Sunday, October 4, 2020

Biodegradation Much? Common Wisdom vs Statistics

By: Zhiyong He, ZetaWare, Inc.

Many studies have shown that biodegradation can have significant impact on oil quality (eg. Larter et al, 2006, Yu et al 2002, Wilhelms, et al 2001). Peak degradation rates are around 30-40 degrees Celsius, which is roughly at about 1000 meters below mudline on average. How much is the risk (% probability) of finding heavy oil if we have a prospect at this depth? For practical purposes, lets say heavy oil means an API gravity lower than 20 API. This question was posted on LinkedIn as a poll, and the answers are anywhere between 10 to 90%, and the mode is around 70%. See the original post here  and many thanks for all who participated. 

Many of you know Andrew Murray and I have been working on examples and methods for Top Down PSA for the last few years. While looking for field/fluid data, I came across a paper titled "Properties of crude oils in Eastern Hemisphere" by Kraemer and Lane 1937. Having read the papers on biodegradation and developed a tool for modeling biodegradation in Trinity a while back, my first thought was that by 1930s the wells were probably very shallow and that many of them would be heavy oils.
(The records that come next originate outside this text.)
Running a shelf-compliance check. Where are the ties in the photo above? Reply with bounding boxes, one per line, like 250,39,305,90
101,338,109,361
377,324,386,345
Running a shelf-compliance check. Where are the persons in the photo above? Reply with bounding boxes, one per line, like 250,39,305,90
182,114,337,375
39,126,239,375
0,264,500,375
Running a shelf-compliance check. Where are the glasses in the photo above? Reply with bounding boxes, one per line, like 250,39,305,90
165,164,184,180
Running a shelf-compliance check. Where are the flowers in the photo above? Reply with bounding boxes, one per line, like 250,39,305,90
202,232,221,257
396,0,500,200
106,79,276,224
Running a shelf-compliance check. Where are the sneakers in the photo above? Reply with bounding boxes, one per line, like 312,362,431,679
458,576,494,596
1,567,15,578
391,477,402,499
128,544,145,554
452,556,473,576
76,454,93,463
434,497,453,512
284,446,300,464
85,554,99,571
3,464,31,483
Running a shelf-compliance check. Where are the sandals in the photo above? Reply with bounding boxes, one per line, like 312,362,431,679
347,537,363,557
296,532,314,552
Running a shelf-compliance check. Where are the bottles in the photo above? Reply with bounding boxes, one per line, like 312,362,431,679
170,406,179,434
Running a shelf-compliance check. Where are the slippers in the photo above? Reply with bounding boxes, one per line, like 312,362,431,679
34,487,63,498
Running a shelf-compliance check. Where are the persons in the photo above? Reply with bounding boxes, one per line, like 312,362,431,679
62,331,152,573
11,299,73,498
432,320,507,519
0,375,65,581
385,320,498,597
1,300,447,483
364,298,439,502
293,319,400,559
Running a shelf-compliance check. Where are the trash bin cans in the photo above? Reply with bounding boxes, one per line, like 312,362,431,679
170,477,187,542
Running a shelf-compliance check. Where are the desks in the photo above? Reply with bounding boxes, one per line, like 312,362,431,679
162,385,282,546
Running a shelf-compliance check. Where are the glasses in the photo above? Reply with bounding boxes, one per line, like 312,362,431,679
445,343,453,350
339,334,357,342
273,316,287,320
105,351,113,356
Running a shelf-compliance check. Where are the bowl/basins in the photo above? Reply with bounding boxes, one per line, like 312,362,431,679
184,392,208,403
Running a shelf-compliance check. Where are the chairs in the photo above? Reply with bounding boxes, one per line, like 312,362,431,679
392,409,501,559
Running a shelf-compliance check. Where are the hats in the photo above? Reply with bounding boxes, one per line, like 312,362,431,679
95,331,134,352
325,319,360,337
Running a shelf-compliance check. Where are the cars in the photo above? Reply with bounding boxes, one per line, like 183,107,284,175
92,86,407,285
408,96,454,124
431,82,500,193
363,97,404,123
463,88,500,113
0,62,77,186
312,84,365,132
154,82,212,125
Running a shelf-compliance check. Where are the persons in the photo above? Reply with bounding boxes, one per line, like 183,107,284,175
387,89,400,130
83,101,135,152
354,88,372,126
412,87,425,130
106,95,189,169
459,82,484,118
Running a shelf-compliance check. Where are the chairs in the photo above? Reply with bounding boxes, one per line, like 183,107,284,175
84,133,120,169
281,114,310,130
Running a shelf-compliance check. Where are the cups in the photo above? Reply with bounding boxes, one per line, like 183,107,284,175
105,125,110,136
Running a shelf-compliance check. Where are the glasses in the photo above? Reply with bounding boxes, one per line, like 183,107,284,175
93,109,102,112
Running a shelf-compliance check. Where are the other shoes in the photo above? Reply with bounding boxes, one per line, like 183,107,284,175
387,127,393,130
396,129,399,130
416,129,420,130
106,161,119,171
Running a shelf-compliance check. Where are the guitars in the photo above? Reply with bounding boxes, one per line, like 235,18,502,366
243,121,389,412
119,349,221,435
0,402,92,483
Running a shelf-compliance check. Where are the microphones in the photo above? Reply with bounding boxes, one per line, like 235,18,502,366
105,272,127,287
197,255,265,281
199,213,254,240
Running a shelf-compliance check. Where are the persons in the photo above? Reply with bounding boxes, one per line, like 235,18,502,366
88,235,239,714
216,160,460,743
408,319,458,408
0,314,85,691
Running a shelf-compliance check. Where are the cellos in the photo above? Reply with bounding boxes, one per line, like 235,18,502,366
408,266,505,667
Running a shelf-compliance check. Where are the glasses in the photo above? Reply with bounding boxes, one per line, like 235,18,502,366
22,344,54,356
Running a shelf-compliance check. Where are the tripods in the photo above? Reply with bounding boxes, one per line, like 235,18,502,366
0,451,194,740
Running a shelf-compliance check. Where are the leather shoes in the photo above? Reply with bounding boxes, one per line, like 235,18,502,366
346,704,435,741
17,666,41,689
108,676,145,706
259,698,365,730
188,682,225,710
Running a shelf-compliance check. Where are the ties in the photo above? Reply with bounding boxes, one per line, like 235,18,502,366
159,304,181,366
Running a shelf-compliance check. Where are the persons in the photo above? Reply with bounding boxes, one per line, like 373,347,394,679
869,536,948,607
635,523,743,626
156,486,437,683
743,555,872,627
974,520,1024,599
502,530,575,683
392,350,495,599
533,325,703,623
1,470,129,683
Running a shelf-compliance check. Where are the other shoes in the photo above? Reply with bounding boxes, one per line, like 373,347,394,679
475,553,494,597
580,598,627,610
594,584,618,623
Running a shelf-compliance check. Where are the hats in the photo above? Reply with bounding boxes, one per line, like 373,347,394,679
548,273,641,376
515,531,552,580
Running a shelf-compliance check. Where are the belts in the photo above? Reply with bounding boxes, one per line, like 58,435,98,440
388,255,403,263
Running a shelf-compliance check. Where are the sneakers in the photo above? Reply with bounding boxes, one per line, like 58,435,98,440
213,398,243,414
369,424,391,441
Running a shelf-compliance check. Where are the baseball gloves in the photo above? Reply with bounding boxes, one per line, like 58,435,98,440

I was only right about the depths. It was very surprising that out of the 142 fields, less than 10% (13) had an API gravity of less than 20, as shown in the figure below.


The next paper I found was McKinney et al. 1966, which included fluid properties of 546 oil fields in the United States. The API gravity depth plot on the left shows the typical trend, that API in general decrease to shallower depth (Similar to figure 2, Larter et al, 2006). The figure on the right is the 359 fields shallower than 2000 meters. Only 18 (5%) of those are below 20. You can see most of the heavy oils are from California. Most of them are probably sourced by the well known Monterey Fm, which belongs to organo-facies A, perhaps that is (at least partly) the reason for the low gravity (and often high sulfur). Texas and Louisianan have a lot of shallow fields but have no oils below 20. Reservoirs formation of some of these outcrop at surface not too far from the fields.   


Next I plotted a global data set of ~16,000 fields that are less than 2000 meters deep. 14% of the top 1000 meters are less than 20 API, and only 7% of those between 1000 to 2000 meters. The figure on the right include the deeper fields as well.


So what does this all mean? Globally the base rate of heavy oil at shallow depth where biodegradation is a concern is only 10%. If we were to only rely on a basin model that includes the biodegradation process, we are much more likely to predict a heavy oil at these depths.

It is possible that such field databases may not include some discoveries where oil is too heavy to be produced (therefore not counted).  But I don't believe that is a significant enough number to change the statistics because this is such a large dataset, and if it is a prevalent problem there would have been a lot of literature on it. Note that some of the large heavy oil pools are included such as the Athabaska, Orinoco, Rubiales and Kern River.

We are aware of other factors that may prevent biodegradation - such as OWC configuration, nutrient supply,  paleo-pasteurization, and timing of charge (duration of oil in reservoir), etc. Most of these are very hard to determine. The statistics above would imply the possibility that one or some of these factors are very prevalent in most basins. My own suspicion is that in in vast majority of cases/basins charging of shallow reservoirs are active at present day, due to migration lag regardless of when generation occurred.

The most important take away from this is that we should always check base rate (Bayesian analogs) when using basin modeling (bottom up) to predict fluid properties in prospects. Our models only include a small fraction of physical/chemical processes that happen in nature and much of the input of these models are assumptions due to lack of data, and lack of understanding. 

Select references:

Wilhelms, A., S. R. Larter, I. Head, P. Farrimond, R. di Primio, and C. Zwach, 2001, Biodegradation of oil in uplifted basins prevented by deep-burial sterilization: Nature (London), v. 411, p. 1034– 1037.

Yu, A., G. Cole, G. Grubitz, and F. Peel, 2002, How to predict biodegradation risk and reservoir fluid quality: World Oil, April, p. 1– 5.

Larter, S. R. et al. 2006, The controls on the composition of biodegraded oils in the deep subsurface: Part II-Geological controls on subsurface biodegradation fluxes and constraints on reservoir-fluid property prediction. AAPG Bulletin, v. 90, no. 6 (June 2006), pp. 921–938.

Kraemer A. J. and E. C. Lane, 1937, Properties of typical crude oils from the fields of the eastern hemisphere. Department of the Interior. United States Government Printing Office. 

McKinney C. M. E. P. Ferrero, and W. J. Wenger, 1966. Analysis of crude oils from 546 oilfields in the United States. Bureau of Mines. Untied States Department of the Interior.